As explained in section 4.4, an MOUS transitions to the FO state once all EBs needed to reach the associated sensitivity and AR goals have been collected. From that moment, the clock starts ticking for DMG, which is expected to deliver the specific MOUS within the expected time span.

The standard graph which allows to monitor DMG's performance regarding the Level-1 KPI is presented in Figure 2 .

To reach its LVL−1 KPI, DMG, with the help of the ALMA Performance and Quality Manager (Bernhard Lopez), has defined a series of Level−1, 2 and 3 metrics, which allow to monitor its performance and take corrective actions, when necessary. The classification of the metrics in three levels is based on the type and detail of information they contain, directly related to the profile of the recipients of the metrics (Observatory level, DMG level and DR level, for metrics LVL−1, 2 and 3, respectively).

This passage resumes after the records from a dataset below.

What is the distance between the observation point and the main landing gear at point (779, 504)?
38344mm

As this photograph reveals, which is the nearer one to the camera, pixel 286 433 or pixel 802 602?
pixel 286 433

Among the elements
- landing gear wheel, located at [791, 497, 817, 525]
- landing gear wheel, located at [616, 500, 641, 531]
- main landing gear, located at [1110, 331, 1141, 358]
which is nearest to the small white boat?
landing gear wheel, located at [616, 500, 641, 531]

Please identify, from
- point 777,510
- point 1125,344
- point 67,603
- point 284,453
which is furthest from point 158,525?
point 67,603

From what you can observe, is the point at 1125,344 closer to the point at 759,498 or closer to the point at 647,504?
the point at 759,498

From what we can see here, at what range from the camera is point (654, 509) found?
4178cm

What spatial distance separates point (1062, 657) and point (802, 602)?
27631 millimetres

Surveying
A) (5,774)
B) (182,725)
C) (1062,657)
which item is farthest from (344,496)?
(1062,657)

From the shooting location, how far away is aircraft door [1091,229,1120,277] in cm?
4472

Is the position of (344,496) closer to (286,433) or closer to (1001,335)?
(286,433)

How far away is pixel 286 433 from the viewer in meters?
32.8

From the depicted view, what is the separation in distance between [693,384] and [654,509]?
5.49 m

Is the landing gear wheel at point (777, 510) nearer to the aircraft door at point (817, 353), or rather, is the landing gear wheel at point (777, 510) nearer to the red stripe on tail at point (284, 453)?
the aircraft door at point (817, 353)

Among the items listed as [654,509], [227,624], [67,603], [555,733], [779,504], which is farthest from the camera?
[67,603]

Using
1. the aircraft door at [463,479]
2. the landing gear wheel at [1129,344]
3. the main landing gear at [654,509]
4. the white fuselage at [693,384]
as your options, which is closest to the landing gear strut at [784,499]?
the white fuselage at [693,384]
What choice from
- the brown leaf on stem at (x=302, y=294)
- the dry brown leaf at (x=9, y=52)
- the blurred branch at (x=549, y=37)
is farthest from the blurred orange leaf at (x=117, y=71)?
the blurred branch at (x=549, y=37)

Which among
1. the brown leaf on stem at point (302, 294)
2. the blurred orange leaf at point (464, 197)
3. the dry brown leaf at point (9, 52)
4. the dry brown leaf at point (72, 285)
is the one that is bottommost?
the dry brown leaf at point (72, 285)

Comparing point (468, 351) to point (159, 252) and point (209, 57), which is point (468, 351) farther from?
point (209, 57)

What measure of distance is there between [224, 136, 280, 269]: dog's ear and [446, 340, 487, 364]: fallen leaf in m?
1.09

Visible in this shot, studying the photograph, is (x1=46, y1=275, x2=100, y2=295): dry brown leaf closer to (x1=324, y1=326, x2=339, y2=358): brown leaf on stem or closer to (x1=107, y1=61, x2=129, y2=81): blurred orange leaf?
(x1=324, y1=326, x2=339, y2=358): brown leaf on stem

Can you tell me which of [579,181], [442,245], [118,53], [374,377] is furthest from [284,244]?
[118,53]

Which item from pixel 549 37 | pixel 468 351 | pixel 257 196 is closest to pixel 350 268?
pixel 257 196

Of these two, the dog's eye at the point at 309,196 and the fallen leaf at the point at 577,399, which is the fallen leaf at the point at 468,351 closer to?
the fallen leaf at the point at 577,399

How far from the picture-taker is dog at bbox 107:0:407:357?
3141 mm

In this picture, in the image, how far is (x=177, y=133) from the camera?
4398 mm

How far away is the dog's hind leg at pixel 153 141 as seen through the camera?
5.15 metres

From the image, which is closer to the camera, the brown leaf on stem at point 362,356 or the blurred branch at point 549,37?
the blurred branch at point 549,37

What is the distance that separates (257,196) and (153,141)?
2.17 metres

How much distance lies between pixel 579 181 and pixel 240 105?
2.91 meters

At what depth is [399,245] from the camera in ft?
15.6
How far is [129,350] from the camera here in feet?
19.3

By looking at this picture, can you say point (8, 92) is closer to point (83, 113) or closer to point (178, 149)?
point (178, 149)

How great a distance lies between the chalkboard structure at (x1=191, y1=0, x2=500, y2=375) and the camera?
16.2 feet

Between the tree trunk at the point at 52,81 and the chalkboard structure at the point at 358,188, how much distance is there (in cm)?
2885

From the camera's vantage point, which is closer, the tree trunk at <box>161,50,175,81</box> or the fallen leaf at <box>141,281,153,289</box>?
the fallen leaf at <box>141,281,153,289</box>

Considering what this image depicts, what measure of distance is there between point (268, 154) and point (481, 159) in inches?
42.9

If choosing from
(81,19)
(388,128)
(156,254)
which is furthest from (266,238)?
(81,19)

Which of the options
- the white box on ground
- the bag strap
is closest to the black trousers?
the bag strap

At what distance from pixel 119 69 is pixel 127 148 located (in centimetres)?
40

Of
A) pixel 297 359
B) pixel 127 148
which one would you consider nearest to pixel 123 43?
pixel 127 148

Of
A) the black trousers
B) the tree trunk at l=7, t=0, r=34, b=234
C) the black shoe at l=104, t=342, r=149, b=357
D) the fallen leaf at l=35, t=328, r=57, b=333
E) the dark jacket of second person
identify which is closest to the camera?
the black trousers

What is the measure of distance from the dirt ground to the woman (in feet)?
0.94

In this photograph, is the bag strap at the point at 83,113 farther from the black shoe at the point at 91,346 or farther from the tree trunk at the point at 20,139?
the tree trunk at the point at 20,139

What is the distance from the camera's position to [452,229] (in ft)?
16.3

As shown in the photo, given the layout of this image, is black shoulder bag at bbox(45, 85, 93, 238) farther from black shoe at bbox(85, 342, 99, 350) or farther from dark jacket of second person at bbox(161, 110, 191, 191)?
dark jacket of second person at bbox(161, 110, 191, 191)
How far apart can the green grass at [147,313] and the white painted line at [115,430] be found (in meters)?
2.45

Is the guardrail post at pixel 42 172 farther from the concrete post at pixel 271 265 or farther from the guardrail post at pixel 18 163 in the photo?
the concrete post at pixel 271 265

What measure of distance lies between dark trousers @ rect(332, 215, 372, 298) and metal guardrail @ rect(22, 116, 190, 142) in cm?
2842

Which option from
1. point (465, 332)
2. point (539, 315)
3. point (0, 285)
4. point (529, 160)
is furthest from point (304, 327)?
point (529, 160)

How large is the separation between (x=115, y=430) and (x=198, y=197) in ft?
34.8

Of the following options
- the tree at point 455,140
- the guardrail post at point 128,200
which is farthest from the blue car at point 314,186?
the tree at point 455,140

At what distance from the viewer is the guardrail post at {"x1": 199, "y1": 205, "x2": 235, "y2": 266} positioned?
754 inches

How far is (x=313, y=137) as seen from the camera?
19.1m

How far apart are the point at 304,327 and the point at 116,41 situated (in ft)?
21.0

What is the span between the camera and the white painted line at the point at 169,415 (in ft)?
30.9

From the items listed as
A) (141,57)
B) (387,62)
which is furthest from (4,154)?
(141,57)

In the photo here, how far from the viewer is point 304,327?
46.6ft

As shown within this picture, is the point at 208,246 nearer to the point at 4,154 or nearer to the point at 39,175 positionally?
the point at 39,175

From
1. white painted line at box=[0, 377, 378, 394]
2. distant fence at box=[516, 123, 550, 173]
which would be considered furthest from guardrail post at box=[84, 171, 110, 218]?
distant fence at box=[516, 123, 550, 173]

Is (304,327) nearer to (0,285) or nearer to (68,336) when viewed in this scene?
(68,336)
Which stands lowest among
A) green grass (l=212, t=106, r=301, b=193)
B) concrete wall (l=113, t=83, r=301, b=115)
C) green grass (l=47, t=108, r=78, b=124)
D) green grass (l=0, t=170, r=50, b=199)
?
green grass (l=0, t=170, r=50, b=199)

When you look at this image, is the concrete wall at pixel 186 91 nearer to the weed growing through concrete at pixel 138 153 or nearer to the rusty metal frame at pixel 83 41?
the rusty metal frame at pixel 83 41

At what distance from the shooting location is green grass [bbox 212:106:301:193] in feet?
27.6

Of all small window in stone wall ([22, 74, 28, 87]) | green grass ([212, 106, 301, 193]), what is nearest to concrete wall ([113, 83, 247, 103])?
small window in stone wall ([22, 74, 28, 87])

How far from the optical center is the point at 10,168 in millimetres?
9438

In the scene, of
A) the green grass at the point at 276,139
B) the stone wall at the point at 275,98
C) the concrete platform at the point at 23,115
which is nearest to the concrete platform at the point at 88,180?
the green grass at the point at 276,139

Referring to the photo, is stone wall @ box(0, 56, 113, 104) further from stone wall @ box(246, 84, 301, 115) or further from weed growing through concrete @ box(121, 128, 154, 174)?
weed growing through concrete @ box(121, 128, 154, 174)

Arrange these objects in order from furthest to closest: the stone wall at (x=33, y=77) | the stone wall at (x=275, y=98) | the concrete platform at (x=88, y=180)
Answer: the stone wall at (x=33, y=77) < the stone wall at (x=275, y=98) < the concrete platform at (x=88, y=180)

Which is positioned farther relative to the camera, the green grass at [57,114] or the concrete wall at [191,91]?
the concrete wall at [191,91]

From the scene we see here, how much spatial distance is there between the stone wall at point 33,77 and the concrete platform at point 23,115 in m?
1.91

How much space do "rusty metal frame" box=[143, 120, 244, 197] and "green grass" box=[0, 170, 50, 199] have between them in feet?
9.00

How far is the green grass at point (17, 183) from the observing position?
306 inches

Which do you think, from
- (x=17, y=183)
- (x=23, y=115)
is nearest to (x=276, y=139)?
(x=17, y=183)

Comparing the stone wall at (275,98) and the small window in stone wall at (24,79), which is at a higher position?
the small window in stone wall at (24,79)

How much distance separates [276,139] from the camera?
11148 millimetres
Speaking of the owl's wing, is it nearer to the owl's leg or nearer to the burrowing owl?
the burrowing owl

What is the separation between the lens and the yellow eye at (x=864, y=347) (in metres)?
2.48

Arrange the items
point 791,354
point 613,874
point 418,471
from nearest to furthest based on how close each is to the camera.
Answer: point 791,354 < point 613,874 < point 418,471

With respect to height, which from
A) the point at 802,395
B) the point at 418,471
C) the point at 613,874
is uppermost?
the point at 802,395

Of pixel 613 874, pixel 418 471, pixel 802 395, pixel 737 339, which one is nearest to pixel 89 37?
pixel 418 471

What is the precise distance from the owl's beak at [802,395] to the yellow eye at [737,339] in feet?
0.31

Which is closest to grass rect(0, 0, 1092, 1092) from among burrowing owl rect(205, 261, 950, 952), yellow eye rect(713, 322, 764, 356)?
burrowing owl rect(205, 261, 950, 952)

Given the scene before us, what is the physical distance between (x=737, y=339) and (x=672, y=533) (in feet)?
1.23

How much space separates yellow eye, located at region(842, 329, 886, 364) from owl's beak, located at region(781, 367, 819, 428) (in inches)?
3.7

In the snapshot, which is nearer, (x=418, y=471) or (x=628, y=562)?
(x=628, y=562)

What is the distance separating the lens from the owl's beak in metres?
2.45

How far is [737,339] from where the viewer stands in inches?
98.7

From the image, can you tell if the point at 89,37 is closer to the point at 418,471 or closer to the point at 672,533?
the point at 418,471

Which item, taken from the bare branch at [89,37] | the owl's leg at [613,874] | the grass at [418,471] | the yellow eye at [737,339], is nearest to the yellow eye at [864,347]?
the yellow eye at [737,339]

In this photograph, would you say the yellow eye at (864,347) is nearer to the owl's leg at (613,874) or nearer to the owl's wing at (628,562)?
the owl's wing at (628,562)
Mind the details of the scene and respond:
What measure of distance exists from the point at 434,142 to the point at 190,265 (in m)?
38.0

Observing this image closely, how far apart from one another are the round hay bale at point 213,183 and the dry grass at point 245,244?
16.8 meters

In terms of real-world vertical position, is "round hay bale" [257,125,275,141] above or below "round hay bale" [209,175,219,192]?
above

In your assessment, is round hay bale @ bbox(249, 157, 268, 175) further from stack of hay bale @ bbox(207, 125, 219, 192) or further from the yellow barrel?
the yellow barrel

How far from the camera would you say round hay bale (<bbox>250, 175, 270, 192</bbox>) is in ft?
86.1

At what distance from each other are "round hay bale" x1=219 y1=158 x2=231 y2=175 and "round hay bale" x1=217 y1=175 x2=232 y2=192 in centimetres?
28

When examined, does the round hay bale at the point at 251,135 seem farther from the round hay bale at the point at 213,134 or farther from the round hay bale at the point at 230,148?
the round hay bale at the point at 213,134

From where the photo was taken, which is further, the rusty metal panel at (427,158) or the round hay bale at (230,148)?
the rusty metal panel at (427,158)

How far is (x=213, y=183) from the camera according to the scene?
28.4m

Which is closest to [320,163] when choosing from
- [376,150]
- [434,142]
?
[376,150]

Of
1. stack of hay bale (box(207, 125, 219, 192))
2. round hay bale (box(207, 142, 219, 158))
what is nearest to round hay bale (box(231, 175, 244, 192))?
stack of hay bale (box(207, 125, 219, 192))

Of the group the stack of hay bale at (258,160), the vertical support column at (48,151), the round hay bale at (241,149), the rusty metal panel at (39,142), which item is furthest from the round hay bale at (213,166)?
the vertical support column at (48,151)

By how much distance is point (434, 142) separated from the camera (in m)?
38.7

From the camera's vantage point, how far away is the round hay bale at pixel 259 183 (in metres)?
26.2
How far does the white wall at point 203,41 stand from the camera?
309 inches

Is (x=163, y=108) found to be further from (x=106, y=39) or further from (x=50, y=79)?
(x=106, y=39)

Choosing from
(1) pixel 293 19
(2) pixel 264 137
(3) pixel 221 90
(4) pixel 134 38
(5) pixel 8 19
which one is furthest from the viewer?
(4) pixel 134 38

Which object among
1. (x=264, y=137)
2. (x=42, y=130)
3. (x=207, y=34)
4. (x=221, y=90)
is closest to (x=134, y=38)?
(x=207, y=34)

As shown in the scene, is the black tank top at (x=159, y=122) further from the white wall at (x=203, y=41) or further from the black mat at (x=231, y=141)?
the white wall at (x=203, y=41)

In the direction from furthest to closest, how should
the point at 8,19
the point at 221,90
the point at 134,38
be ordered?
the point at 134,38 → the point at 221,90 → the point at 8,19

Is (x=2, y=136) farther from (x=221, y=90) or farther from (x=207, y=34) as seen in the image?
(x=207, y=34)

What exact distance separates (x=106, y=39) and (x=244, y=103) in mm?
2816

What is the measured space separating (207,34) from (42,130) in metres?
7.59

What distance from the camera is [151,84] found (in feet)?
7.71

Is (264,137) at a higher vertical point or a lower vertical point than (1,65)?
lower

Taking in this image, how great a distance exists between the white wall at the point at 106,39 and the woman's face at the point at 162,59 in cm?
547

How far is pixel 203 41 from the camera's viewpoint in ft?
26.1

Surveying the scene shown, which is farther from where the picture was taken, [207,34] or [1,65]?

The time resolution of the LVL−1 and LVL−2 metrics has been chosen to be one month. The metrics are reset at the beginning of a new Cycle, i.e. every October, as ALMA operates with a new on-line (i.e. data acquisition) software and DMG processes the new Cycle data with a new pipeline. Cycle 7 will be the exception, as mentioned previously, due to its extension until end of September 2021.

The time resolution of one month allows collecting enough statistical information (i.e. several hundreds of MOUSs) before drawing any conclusions. Other possibilities regarding the time resolution of the metrics (such as to associate them with the Array configurations) were rejected, as producing metrics on a monthly basis was aligned with the Observatory's reporting frequency.

Monitoring the metrics on a monthly basis, rather than at coarser time resolution, allows the team to react to anomalies in a pragmatic manner, and to check the results of recently-taken actions. A typical example can be the deployment in production of a new software release, which brings features which are beneficial to DMG. By lowering the time resolution of the metrics (e.g. six months or more) it is possible that such useful information (i.e. the increment in efficiency due to the new features) is lost. Along the same line, a lower resolution might possibly translate into mixing bad performance with good performance data, thus not clearly identifying an inflexion point at the group's performance.

Regarding the LVL−3 metrics, the time resolution will depend on the vision of the manager but also the DRM leads at the ARCs. As these metrics are related to the performance of the individuals, one must find the balance between avoiding micro-management (such as monitoring on a weekly basis how many data a DR has been working on) and not acting early enough to correct for issues which can affect DMG's performance.

The Level−1 metrics allows the Observatory to monitor DMG's performance. More specifically, DMG reports to the ALMA management, on a monthly basis, on:

• The time evolution of the accumulated number of Fully Observed and Delivered MOUSs.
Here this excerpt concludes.